• Input rows:
::::::::::

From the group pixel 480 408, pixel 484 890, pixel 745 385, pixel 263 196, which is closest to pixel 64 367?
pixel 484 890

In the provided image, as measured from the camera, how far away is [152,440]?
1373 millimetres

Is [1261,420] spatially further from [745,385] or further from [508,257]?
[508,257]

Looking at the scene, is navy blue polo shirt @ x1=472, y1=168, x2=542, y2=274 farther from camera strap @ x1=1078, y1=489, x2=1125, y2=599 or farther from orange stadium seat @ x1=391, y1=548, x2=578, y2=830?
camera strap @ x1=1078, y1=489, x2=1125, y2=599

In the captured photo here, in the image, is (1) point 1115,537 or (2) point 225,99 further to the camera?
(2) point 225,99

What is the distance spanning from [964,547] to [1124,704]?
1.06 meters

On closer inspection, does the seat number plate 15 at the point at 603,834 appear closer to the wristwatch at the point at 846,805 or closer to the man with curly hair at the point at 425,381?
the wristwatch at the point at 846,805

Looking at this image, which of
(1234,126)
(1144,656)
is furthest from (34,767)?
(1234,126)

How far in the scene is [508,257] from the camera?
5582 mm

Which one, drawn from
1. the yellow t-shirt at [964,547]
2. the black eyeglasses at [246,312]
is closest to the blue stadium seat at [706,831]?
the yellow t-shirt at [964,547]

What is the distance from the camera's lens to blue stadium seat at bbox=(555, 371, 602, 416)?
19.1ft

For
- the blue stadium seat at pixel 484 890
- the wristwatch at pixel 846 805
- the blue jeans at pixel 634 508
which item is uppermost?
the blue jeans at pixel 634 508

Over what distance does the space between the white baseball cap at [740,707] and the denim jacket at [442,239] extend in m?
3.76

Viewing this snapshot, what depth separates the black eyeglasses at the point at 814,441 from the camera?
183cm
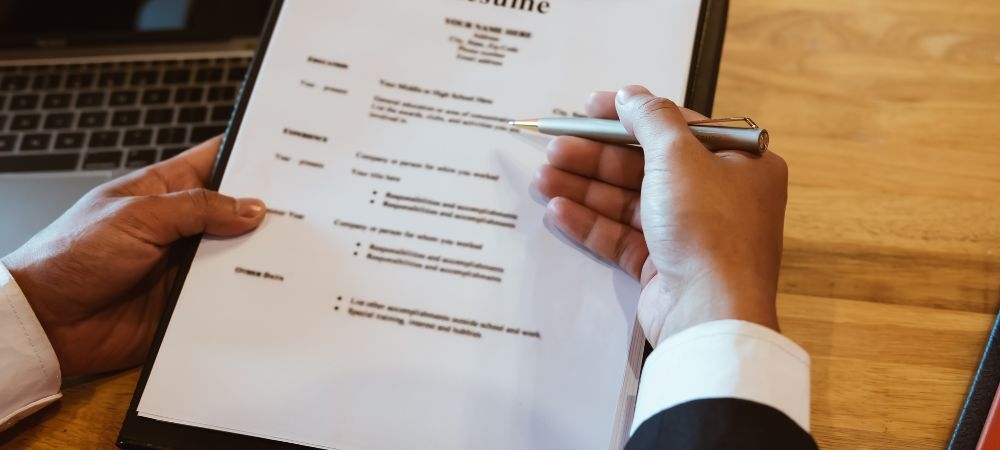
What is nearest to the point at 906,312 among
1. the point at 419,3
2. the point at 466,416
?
the point at 466,416

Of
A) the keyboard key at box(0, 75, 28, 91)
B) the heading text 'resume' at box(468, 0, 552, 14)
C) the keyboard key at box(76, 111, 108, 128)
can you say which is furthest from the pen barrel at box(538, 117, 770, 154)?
the keyboard key at box(0, 75, 28, 91)

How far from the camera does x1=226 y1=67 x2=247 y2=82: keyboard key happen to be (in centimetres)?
76

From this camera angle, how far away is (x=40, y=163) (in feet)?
2.40

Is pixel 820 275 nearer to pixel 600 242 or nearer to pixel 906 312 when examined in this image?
pixel 906 312

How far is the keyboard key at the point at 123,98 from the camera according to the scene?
2.48 ft

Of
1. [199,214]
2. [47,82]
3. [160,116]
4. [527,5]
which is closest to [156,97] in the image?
[160,116]

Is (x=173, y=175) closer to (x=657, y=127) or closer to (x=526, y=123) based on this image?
(x=526, y=123)

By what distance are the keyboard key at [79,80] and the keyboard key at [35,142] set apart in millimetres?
61

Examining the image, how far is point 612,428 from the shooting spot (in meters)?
0.53

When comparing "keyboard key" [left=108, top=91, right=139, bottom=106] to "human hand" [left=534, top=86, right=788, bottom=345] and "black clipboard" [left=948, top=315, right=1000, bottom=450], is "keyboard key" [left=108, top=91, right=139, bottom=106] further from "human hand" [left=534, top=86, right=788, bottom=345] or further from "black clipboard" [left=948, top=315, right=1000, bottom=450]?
"black clipboard" [left=948, top=315, right=1000, bottom=450]

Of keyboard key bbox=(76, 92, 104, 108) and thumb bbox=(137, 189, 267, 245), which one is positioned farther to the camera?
keyboard key bbox=(76, 92, 104, 108)

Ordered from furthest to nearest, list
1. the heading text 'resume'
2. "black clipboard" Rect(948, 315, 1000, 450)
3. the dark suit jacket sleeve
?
the heading text 'resume', "black clipboard" Rect(948, 315, 1000, 450), the dark suit jacket sleeve

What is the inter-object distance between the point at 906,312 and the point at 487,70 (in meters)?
0.39

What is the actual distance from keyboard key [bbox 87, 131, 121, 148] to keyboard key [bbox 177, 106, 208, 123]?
0.06m
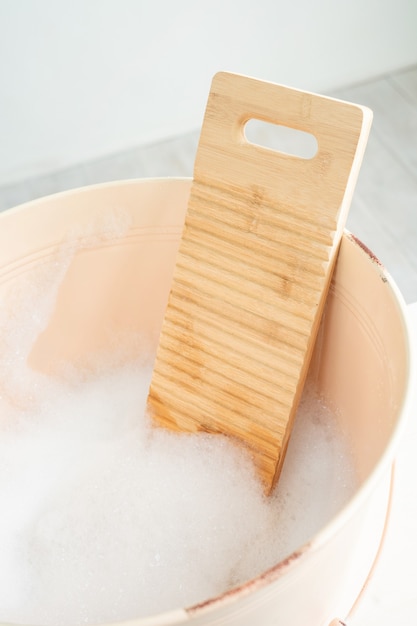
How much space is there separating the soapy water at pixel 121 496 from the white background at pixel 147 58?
967mm

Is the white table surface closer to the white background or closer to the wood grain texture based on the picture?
the wood grain texture

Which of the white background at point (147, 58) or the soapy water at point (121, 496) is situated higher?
the white background at point (147, 58)

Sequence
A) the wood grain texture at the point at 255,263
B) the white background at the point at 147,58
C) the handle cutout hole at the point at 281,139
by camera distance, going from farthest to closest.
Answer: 1. the handle cutout hole at the point at 281,139
2. the white background at the point at 147,58
3. the wood grain texture at the point at 255,263

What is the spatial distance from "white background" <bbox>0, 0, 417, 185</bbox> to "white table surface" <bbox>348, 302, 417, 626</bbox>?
1.32 m

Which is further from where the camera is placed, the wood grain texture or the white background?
the white background

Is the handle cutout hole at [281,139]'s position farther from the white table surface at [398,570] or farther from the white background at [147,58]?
the white table surface at [398,570]

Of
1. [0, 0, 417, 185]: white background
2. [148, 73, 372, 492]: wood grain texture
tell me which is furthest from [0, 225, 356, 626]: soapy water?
[0, 0, 417, 185]: white background

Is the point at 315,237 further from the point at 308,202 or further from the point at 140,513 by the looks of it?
the point at 140,513

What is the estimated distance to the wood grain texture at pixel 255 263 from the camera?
0.86 metres

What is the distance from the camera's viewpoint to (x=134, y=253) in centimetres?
107

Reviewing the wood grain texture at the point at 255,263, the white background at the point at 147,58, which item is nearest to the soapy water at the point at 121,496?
the wood grain texture at the point at 255,263

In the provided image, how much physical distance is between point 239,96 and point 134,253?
295mm

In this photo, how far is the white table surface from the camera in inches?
34.5

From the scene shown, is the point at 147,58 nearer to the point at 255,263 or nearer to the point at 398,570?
the point at 255,263
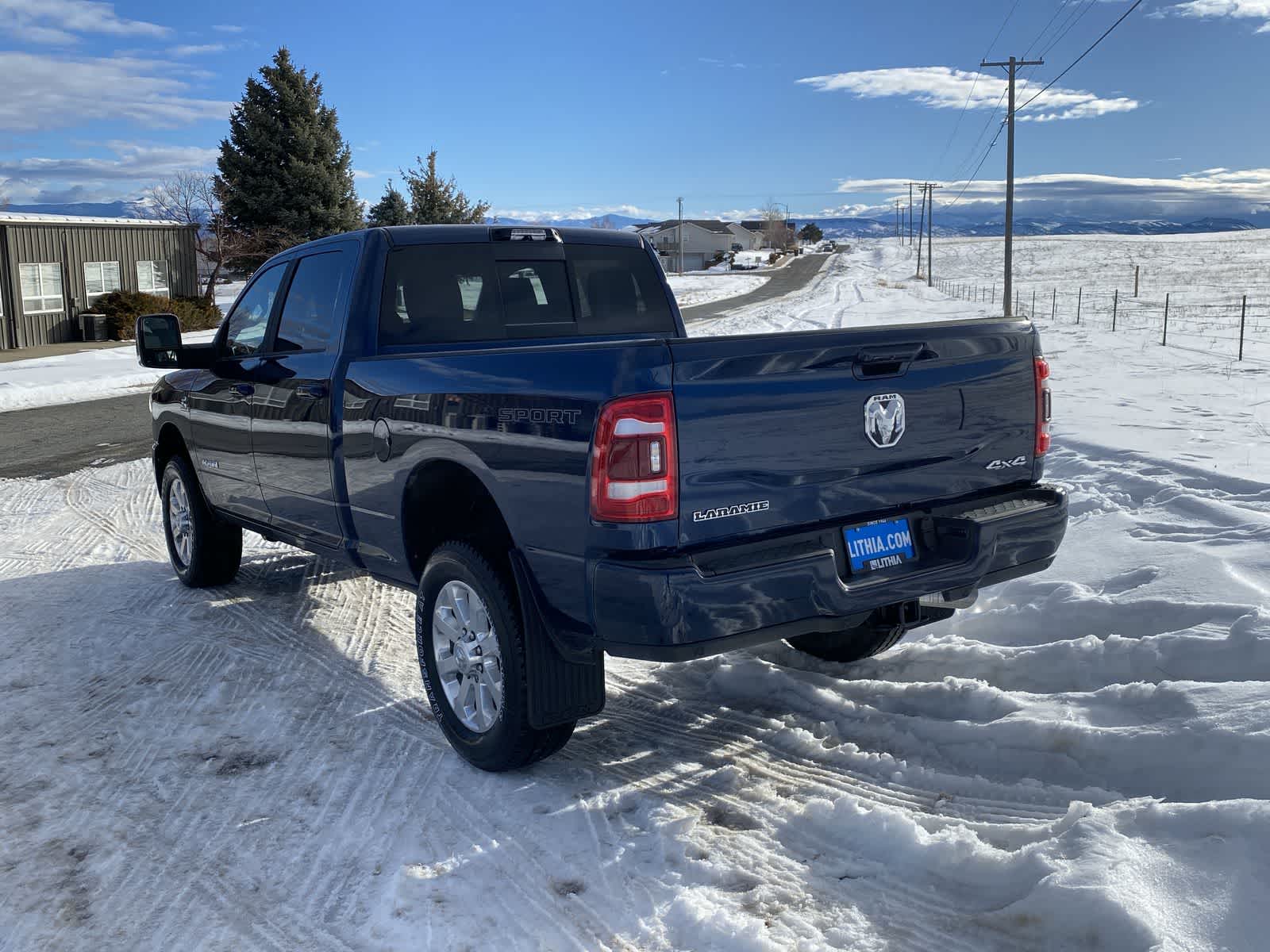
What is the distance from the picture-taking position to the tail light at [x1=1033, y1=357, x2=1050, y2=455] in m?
4.11

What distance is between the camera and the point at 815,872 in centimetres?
320

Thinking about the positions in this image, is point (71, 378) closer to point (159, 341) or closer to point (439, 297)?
point (159, 341)

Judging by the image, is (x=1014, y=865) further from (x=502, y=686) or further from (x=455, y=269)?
(x=455, y=269)

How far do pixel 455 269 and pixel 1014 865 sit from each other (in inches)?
132

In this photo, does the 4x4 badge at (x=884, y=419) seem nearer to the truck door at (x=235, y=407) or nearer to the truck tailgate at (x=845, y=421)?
the truck tailgate at (x=845, y=421)

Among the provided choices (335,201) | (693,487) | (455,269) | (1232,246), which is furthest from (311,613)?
(1232,246)

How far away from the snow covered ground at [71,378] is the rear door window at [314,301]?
12.3 metres

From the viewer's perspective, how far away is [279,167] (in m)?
38.9

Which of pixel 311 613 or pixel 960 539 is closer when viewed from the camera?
pixel 960 539

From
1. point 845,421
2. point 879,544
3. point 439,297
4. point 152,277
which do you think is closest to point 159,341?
point 439,297

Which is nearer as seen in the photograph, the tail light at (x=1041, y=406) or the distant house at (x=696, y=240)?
the tail light at (x=1041, y=406)

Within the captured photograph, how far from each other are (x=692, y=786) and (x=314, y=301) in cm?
292

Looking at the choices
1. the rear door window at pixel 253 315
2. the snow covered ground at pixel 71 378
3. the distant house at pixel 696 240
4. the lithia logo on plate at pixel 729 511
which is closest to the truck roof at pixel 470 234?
the rear door window at pixel 253 315

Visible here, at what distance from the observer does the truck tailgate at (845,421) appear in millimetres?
3217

::::::::::

• Problem details: Beginning at the line containing "Thinking about the", repeat each line exactly through the last line of the entries, and include no other lines.

• Solution for this exercise:
Thinking about the positions in this image, is point (71, 378) closer to point (159, 341) or closer to point (439, 297)?
point (159, 341)

Judging by the image, is (x=1014, y=865) further from (x=502, y=686) or further from (x=455, y=269)?
(x=455, y=269)

How far do pixel 455 269 and pixel 1014 865 sit from each other (in inches)?
132

In this photo, does the 4x4 badge at (x=884, y=419) seem nearer to the truck door at (x=235, y=407) or nearer to the truck tailgate at (x=845, y=421)?
the truck tailgate at (x=845, y=421)

Among the provided choices (335,201) | (693,487) | (455,269) | (1232,246), which is furthest from (311,613)?
(1232,246)

How far away from the snow covered ground at [71,378] is the rear door window at [314,301]?
12.3 metres

From the viewer's perspective, how far away is [279,167] (in m)?
38.9

Which of pixel 311 613 or pixel 960 539 is closer when viewed from the camera?
pixel 960 539

From
1. point 845,421
2. point 879,544
3. point 439,297
4. point 152,277
which do you think is closest to point 159,341?
point 439,297

Which is nearer as seen in the photograph, the tail light at (x=1041, y=406) or the distant house at (x=696, y=240)?
the tail light at (x=1041, y=406)

Within the captured photograph, how far from each other are (x=692, y=786) and (x=314, y=301) in cm?
292

Looking at the choices
1. the rear door window at pixel 253 315
2. the snow covered ground at pixel 71 378
3. the distant house at pixel 696 240
4. the lithia logo on plate at pixel 729 511
which is closest to the truck roof at pixel 470 234?
the rear door window at pixel 253 315

Visible here, at what distance from the observer does the truck tailgate at (845,421) appear in millimetres?
3217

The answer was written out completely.